Sorry, its been a few days since I got to post. I've been waiting on parts and just doing minor things as well as starting to strip the un-wanted parts.
The petcock was figured out, the tank on my bike was a 76 or so, not the 74 like the bike. Thanks for following up though.
What color wire is the fuel coil? I don't see anything by that name in on my stock wiring schematic.
Which lock port do you mean for the black? The LOCK on the M-unit or the key-ignition switch assembly? I have removed the key assembly on the bike. I am planning to use a relayed kill switch to disable the entire POS from the battery and the M-unit.
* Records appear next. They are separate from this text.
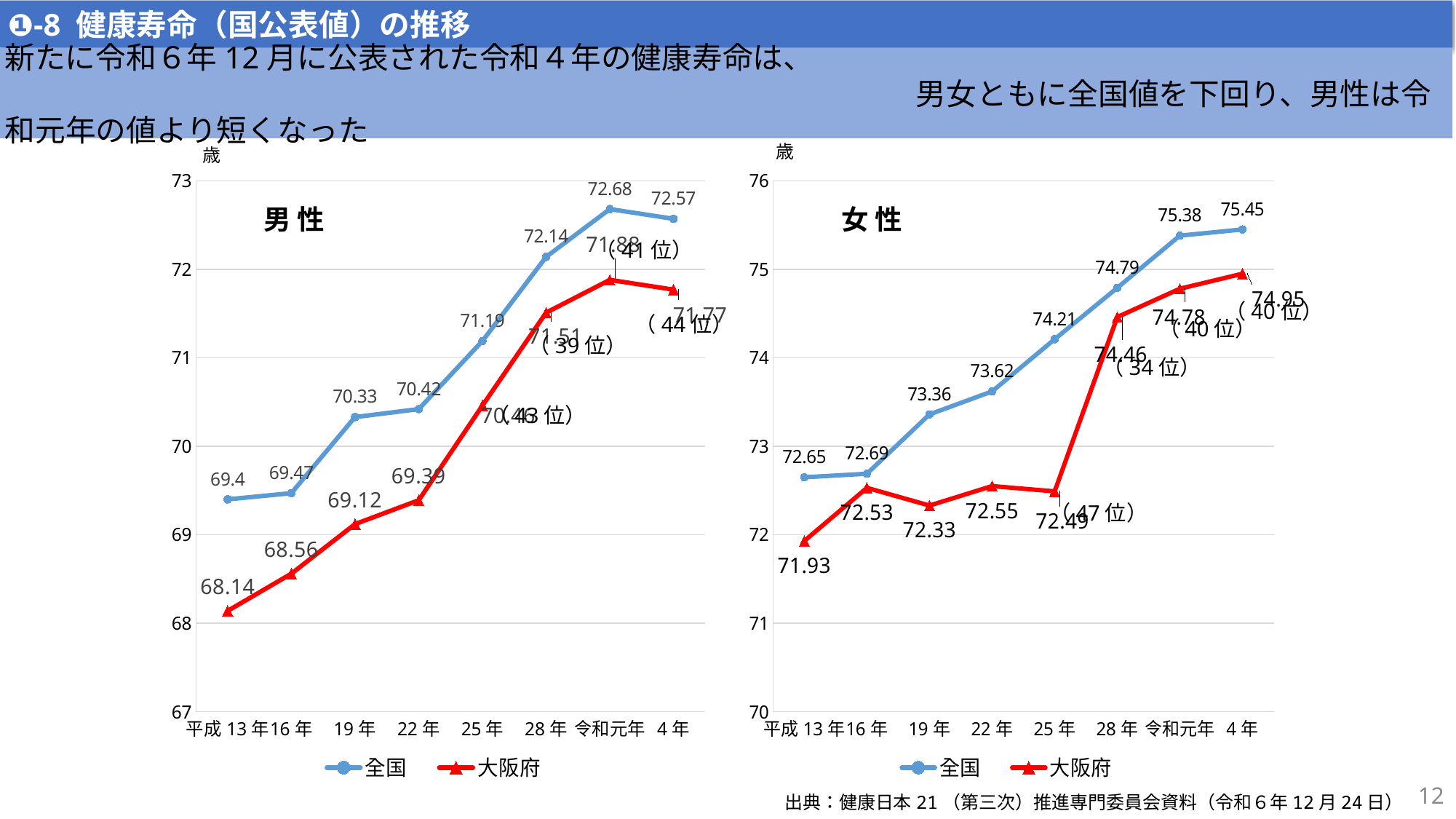
How many years are plotted along the x axis of the 男性 chart? 8 In the 男性 chart, what is the difference between the 全国 and 大阪府 values for 4年? 0.80 In the 男性 chart, what is the 大阪府 value for 平成13年? 68.14 In the 男性 chart, what is the 全国 value for 令和元年? 72.68 In the 女性 chart, which is larger for 25年: the 全国 value or the 大阪府 value? 全国 In the 女性 chart, what is the 全国 value for 28年? 74.79 In the 女性 chart, what is the 大阪府 value for 4年? 74.95 How many series does the legend of the 女性 chart list? 2 In the 女性 chart, is the 大阪府 value for 22年 greater or less than 73? less What kind of chart is the 男性 chart? line chart In the 男性 chart, which year has the highest 全国 value? 令和元年 In the 女性 chart, which year has the lowest 大阪府 value? 平成13年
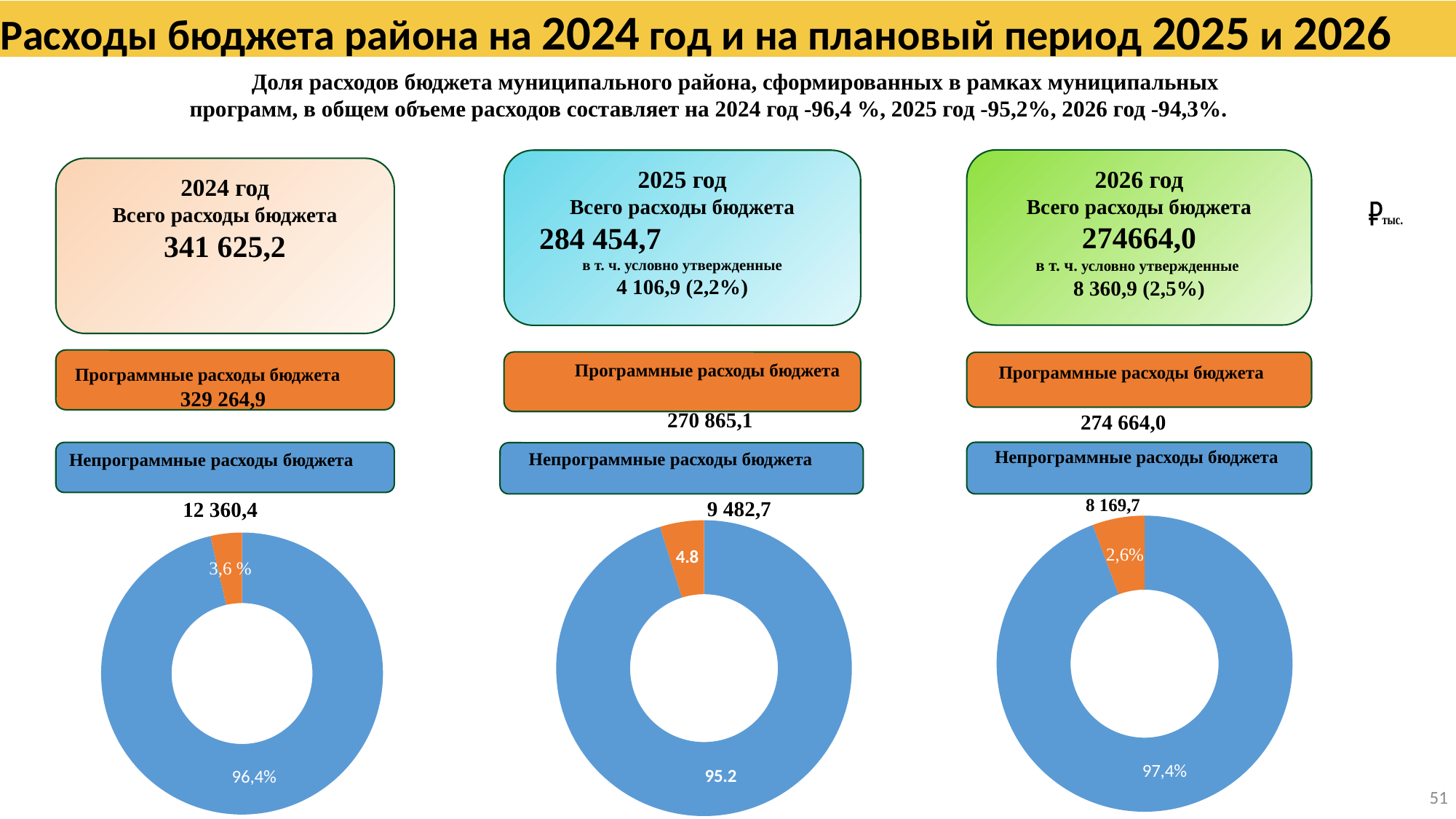
In the 2024 год doughnut chart, which slice is larger, the blue one or the orange one? The blue one How many slices does each doughnut chart on the slide contain? 2 In the 2024 год doughnut chart, what share is shown for the large blue slice? 96,4% In the 2026 год doughnut chart, what share is shown for the blue slice? 97,4% What kind of chart is used for the 2024 год chart at the bottom left of the slide? Doughnut (pie) chart In the 2025 год doughnut chart, what value is printed on the blue slice? 95.2 How many doughnut charts are shown on the slide? 3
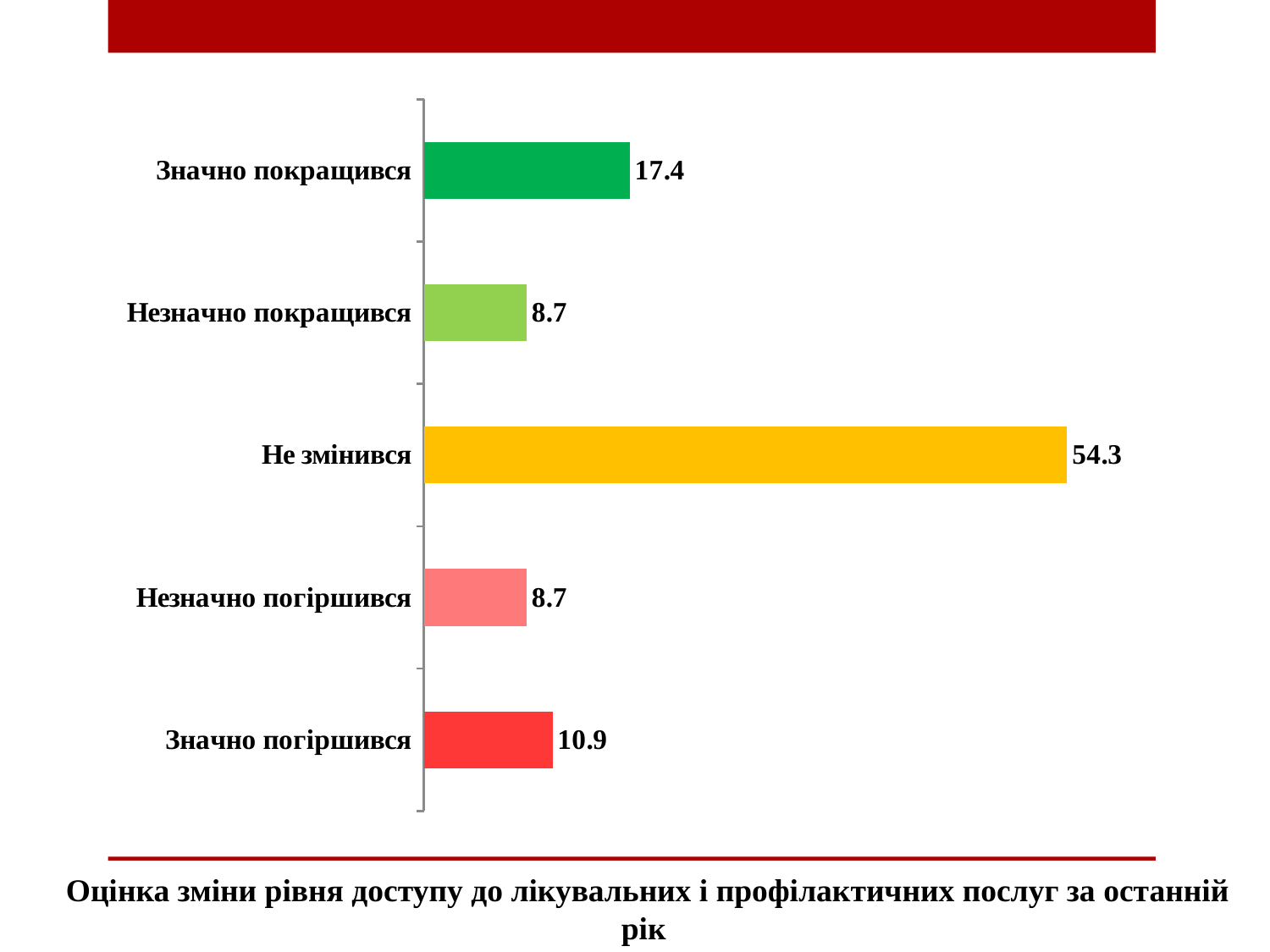
How many categories are shown in the chart? 5 What kind of chart is shown on the slide? Bar chart What is the difference between the values for "Не змінився" and "Значно покращився"? 36.9 What colour is the bar for "Не змінився"? Yellow What is the value for "Не змінився"? 54.3 Which is larger, the value for "Значно погіршився" or the value for "Незначно погіршився"? Значно погіршився What is the value for "Незначно покращився"? 8.7 What is the value for "Значно покращився"? 17.4 What is the value for "Значно погіршився"? 10.9 Which is larger, the value for "Значно покращився" or the value for "Значно погіршився"? Значно покращився What is the difference between the values for "Значно покращився" and "Значно погіршився"? 6.5 Which category has the highest value? Не змінився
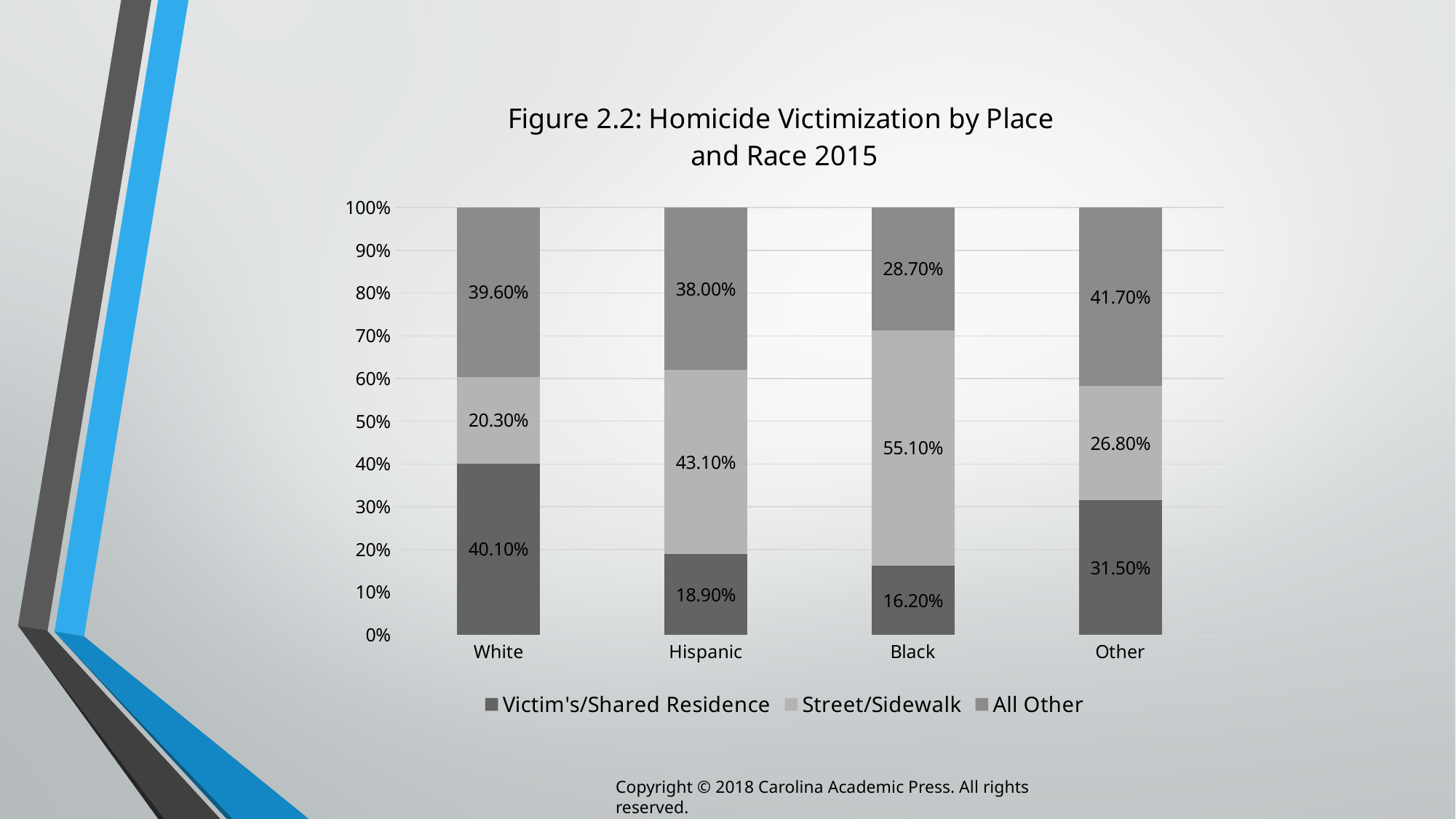
What is the All Other value for Other? 41.70% Which is larger, the All Other value for White or the All Other value for Hispanic? White What is the title of the chart? Figure 2.2: Homicide Victimization by Place and Race 2015 What is the Victim's/Shared Residence value for Hispanic? 18.90% How many series does the legend list? 3 What kind of chart is shown on the slide? Stacked bar chart What is the Victim's/Shared Residence value for White? 40.10% Which race category has the highest Street/Sidewalk value? Black How many race categories are shown on the x axis? 4 What is the Street/Sidewalk value for Black? 55.10% What is the difference between the Street/Sidewalk values for Hispanic and White? 22.80% Which race category has the lowest Victim's/Shared Residence value? Black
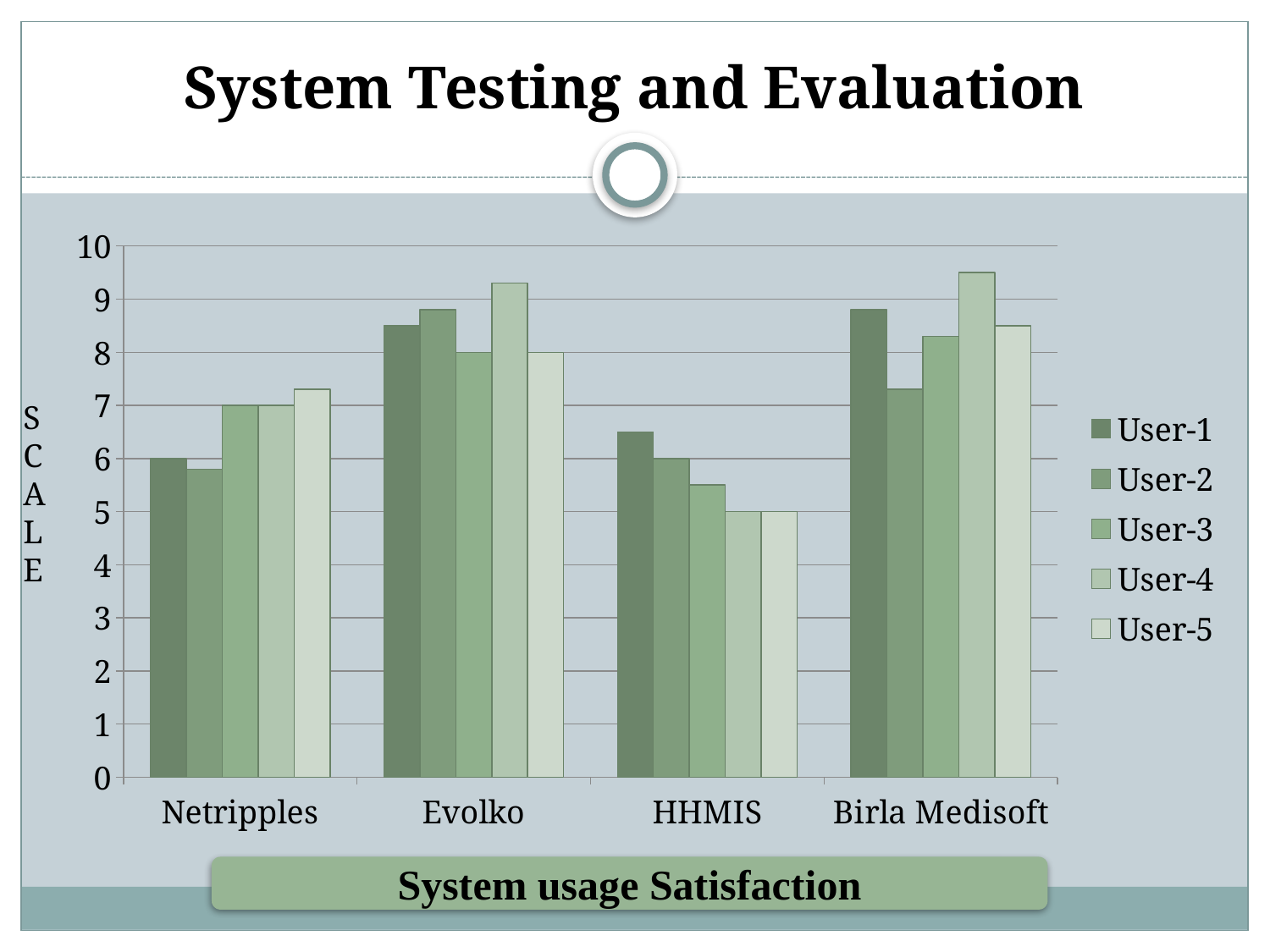
What is the value for User-1 for Netripples? 6 What is the value for User-5 for HHMIS? 5 Which is larger, the User-1 value for Evolko or the User-1 value for HHMIS? Evolko What is the label shown below the x axis of the chart? System usage Satisfaction Which user gave the highest rating for Birla Medisoft? User-4 How many series does the legend list? 5 What is the value for User-3 for Evolko? 8 What kind of chart is shown on the slide? bar chart Is the value for User-1 for HHMIS greater or less than 6? greater How many systems (categories) are shown on the x axis? 4 Is the value for User-4 for Evolko greater or less than 9? greater Which user gave the lowest rating for Birla Medisoft? User-2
Also, I didn't hear on the 15A fuse. Should that be between the battery POS and starter or to the M-unit? I'm thinking the starter, but want to make sure. Also, what value fuse should I use to the M-unit, just in case? I know its internally fused, but still.
I pulled the neutral switch and it seems that the PO was having an oil leak issue and decided to glue it in. All that came out were the internals. Any suggestions on how I could remove the outer casing? I attached a photo of what came out.
One last question for the day. I got my new clutch kit in. It came with 6 metal plates and 8 friction disks. I know the large tanged friction disk goes on the outside, but I have some questions on the number of friction disks I need to use. I do not have the double pressure plate version of the clutch, so I would assume I would need all 8 disks, but I am not sure of how this would be arranged. The clutch I pulled out only has 7 disks and 6 plates, but that would be the setup for the double plate version correct? If I need all 8 disks, I feel like I am missing a pressure plate. Thoughts?
The bikes clutch was either "disengaged or engaged" which is why I thought the plates were worn, but if the assembly was incorrect and a disk or plate were missing, it would make sense for this to be the case, correct?